● **Directives**
**1.** In the Q&A on edge AI, why is energy efficiency a critical consideration for many edge devices?
**2.** Name every application domain that the edge AI Q&A lists as requiring intelligence on the edge.

Optimization Techniques For Edge AI -

In a Q&A about the emergence of edge computing, Dr. Suresh Purini explains its scope, the challenges confronting Edge ML, and briefly describes the active research on edge that is underway at IIITH.

Why has ML on the Edge emerged?
Many applications from domains such as agriculture, health care, retail stores, Industry 4.0, and so on require intelligence on the edge. Real-time response, privacy, intermittent connectivity are some important factors among others which have necessitated this move from the cloud to edge. Further, by moving computation closer to data, rather than vice-versa, we can save on the available network bandwidth and the power consumption from the communication modules. Also, such distributed computations reduce the compute capacity requirements of centralised data centers thus saving on both capital and operational expenses such as a real estate requirement, power consumption, etc. However, deploying modern complex machine learning (ML) models on edge devices which are both compute and memory heavy is fraught with many challenges.

What are some of the key challenges of edge computing?
Edge devices often have limited computational power, memory, and storage compared to centralised servers. Due to this, the cloud-centric ML models need to be retargeted so that they fit in the available resource budget. Further, many edge devices run on batteries, making energy efficiency a critical consideration. The hardware diversity in edge devices ranging from microcontrollers to powerful edge servers, each with different capabilities and architectures requires different model refinement and retargeting strategies. As the field of machine learning evolves at a rapid pace, it becomes increasingly challenging for hardware accelerator designers and the associated software stack, including compilers and runtime systems, to keep up with and efficiently support the latest state-of-the-art models.

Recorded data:
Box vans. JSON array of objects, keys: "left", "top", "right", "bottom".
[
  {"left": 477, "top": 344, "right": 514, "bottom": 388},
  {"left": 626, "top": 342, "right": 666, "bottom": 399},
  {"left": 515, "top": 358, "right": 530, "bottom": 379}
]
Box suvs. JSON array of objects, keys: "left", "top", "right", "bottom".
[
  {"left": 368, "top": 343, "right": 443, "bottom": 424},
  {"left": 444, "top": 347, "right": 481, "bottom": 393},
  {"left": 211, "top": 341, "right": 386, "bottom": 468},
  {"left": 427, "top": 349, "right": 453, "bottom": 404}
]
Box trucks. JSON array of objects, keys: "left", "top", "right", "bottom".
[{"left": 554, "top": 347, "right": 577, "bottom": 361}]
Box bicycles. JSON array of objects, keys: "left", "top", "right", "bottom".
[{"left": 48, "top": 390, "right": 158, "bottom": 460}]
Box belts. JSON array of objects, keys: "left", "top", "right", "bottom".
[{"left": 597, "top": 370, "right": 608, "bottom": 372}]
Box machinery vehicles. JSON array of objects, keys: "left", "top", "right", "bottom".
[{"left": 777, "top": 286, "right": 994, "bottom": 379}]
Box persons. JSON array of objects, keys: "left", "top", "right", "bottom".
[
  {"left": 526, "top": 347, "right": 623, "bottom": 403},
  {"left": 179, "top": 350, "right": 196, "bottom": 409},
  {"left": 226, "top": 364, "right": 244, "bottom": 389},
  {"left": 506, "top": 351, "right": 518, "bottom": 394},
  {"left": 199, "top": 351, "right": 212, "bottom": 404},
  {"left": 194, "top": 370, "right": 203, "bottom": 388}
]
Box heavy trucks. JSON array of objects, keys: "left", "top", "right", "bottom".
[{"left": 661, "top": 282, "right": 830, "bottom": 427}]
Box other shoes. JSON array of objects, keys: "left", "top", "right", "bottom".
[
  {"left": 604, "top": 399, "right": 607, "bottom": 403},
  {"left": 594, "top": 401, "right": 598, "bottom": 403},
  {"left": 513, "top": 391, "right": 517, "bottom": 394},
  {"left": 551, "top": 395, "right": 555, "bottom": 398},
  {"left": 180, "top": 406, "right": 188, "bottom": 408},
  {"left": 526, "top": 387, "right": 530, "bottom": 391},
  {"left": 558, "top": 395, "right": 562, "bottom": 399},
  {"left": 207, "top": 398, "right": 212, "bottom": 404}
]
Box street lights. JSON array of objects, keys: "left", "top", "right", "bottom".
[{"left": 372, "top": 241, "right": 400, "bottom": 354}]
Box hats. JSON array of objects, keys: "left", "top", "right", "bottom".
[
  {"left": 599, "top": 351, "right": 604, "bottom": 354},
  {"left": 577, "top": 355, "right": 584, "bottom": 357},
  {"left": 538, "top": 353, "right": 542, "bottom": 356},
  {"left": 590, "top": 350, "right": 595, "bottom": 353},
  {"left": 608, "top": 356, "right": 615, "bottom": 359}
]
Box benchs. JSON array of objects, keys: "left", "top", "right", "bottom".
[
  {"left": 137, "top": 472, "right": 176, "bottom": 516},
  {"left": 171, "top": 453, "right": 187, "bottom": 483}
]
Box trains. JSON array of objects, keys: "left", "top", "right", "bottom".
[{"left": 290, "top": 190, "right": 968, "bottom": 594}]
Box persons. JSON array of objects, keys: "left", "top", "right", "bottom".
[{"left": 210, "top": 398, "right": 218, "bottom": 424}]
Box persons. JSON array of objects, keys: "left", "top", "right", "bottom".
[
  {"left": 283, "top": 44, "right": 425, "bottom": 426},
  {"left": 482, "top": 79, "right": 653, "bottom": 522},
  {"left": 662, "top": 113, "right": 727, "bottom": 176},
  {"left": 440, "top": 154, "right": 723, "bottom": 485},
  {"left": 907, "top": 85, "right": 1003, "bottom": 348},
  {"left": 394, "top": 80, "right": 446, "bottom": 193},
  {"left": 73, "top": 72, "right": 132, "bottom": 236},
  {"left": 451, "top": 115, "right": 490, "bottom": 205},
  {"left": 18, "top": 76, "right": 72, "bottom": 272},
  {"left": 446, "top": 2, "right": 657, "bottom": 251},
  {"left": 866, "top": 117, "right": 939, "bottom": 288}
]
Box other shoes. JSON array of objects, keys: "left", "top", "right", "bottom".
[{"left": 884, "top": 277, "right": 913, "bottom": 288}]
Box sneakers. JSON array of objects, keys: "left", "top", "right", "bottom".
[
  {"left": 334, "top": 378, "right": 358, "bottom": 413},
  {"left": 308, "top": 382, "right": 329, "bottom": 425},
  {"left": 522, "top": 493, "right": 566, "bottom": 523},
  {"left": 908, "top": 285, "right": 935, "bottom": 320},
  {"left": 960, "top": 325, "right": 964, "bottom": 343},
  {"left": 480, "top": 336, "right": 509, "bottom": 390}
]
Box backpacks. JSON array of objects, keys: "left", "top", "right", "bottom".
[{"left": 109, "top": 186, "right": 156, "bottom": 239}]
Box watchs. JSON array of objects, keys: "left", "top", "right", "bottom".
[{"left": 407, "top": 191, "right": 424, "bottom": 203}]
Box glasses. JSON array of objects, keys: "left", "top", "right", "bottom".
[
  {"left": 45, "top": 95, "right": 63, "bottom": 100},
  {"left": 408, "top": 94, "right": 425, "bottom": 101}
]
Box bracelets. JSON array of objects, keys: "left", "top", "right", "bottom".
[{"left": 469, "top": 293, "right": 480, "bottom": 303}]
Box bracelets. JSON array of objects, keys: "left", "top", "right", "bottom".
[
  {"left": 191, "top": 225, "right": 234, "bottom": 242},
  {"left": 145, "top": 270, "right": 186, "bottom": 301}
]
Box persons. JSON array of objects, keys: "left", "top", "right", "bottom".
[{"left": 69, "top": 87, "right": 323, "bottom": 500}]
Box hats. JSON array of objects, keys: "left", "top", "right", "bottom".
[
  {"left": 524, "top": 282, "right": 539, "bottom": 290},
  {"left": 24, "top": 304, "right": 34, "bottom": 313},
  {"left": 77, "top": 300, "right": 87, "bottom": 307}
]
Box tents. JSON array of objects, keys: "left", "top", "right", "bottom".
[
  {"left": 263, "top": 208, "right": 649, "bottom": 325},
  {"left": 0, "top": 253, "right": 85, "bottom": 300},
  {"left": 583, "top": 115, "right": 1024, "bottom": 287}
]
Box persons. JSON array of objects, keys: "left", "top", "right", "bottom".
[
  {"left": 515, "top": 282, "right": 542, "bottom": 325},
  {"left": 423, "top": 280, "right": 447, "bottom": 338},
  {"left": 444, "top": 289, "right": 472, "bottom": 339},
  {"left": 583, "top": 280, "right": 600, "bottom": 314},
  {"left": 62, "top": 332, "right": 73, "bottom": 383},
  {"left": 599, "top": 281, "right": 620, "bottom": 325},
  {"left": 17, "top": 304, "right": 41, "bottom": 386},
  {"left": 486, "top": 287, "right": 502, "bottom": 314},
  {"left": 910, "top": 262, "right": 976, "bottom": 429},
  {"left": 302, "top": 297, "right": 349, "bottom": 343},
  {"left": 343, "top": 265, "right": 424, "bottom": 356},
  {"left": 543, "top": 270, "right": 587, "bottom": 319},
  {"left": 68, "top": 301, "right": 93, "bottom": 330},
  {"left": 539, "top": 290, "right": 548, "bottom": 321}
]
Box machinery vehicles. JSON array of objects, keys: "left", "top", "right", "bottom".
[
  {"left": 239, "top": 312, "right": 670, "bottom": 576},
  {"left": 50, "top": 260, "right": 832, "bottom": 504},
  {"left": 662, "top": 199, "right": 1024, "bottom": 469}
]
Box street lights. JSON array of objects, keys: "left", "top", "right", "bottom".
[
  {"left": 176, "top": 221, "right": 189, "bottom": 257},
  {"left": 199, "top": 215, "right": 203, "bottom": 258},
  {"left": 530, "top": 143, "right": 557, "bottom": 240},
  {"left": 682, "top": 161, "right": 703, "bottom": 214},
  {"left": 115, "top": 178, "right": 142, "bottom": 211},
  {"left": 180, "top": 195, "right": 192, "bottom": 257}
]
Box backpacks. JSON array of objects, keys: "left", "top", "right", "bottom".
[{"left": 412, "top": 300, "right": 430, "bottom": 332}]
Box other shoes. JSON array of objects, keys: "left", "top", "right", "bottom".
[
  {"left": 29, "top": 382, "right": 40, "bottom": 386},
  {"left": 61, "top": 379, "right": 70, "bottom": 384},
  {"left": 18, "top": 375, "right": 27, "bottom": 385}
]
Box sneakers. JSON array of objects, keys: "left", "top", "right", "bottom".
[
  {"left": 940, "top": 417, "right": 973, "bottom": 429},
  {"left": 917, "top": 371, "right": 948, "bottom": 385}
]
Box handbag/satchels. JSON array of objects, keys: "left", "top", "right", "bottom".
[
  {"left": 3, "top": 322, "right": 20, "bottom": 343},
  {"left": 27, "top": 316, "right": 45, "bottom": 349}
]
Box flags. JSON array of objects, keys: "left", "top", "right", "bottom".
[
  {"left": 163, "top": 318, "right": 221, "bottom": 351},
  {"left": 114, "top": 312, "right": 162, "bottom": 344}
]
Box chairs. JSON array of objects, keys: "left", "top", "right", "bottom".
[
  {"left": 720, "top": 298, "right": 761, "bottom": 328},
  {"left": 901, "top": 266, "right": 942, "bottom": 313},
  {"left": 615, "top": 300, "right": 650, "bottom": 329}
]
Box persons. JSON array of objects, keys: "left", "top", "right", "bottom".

● **Solutions below**
**1.** Many edge devices run on batteries.

**2.** Agriculture, health care, retail stores, Industry 4.0